Texto fornecido:
• • • • •
Ele, o terninho presidencial, pode ter sido comprado no Mappin, na Exposição, na Mesbla, na Isnard, na Sears, no Eron (pioneiro dos crediários), na Cassio Muniz... Epa! Estou delirando, essas lojas desapareceram há décadas, era onde comprávamos a prestação. Mas este governo parece daquela época, estamos andando para trás no tempo. Quantos anos regredimos neste período bolsonarista? Quanto ao vestido da primeira dama, deve ter sido comprado com aquele cheque de 89 mil reais, que ninguém explicou.
Há mais a se admirar. Dias depois, Michel levou ao correio a segunda parte dos cartões e pediu 80 selos. A funcionaria avisou.
“Oitenta? Meu senhor, lamento, não tem nenhum.”
“Nenhum? Alguém comprou todos? O estoque inteiro? Ou existe cota para cada cidadão?”
“Não tem cota coisa nenhuma. Não há selos. Simples assim.”
“Simples? Isso é uma catástrofe. Como não há selos?”
“Acabaram.”
“Acabaram? Correio sem selo é sorveteria sem sorvete, farmácia sem remédio, igreja sem pastor pedindo dízimo...”
“Meu senhor, entenda. Fomos vendendo, as pessoas foram comprando, lambendo e colando nos envelopes. Quando vimos, não tinha mais nenhum.”
“Como assim? Parece o ministro Guedes. Não tem previsão de nada? Uma semana atrás trouxe um pacote de 60 cartões e foi tudo bem.
“Meu senhor, não entende português? Não temos. Nenhuma agência tem. Ninguém tem, não há previsão de reposição.”
• • • • •
Itens exibidos:
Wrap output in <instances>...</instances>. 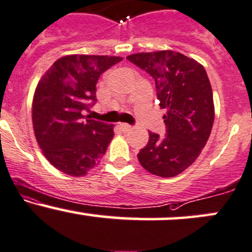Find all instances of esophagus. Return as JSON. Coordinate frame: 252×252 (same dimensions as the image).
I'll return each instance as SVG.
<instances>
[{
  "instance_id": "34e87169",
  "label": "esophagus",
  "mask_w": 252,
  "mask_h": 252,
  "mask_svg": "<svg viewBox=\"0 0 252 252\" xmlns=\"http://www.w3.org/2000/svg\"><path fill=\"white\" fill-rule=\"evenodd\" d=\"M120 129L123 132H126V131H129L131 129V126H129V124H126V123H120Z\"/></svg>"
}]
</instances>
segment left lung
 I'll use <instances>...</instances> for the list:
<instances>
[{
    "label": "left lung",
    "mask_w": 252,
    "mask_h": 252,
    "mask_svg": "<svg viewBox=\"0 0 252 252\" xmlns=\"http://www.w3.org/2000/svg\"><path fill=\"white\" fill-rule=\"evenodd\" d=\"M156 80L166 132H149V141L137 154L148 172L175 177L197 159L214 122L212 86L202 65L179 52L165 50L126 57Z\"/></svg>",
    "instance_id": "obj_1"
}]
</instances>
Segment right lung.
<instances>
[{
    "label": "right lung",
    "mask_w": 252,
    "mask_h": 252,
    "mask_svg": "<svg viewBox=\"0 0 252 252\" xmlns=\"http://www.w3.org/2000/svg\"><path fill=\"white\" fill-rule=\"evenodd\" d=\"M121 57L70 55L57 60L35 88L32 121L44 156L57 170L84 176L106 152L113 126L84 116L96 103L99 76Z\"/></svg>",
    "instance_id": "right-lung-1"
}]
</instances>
• • • • •
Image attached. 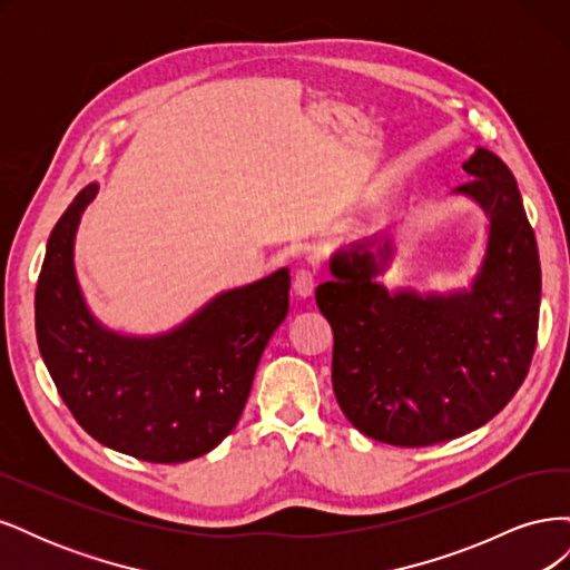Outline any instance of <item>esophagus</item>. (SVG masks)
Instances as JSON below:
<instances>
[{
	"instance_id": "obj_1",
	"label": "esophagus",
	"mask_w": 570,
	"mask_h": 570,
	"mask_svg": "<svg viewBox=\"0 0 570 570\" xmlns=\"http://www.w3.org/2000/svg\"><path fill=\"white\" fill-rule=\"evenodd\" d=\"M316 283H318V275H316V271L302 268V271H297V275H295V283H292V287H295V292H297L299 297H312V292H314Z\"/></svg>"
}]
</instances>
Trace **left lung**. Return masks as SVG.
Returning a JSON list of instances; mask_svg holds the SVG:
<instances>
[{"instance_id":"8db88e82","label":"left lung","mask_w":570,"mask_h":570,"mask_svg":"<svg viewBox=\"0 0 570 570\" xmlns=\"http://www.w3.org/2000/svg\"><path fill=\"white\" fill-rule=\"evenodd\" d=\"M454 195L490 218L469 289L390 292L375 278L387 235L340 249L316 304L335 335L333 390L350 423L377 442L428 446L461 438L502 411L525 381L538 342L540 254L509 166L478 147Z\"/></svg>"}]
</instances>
• • • • •
Tarefa 1:
Segundo o texto fornecido, quantos selos Michel pediu no correio?
Tarefa 2:
Resuma o parágrafo do texto fornecido que começa com "Ele, o terninho presidencial", preservando seus fatos principais.

Resposta 1:
Oitenta selos.

Resposta 2:
O terninho presidencial pode ter sido comprado em lojas como Mappin, Exposição, Mesbla, Isnard, Sears, Eron (pioneiro dos crediários) ou Cassio Muniz. Essas lojas, onde se comprava a prestação, desapareceram há décadas. O governo parece daquela época, e o país anda para trás no período bolsonarista. O vestido da primeira-dama teria sido pago com o cheque de 89 mil reais que ninguém explicou.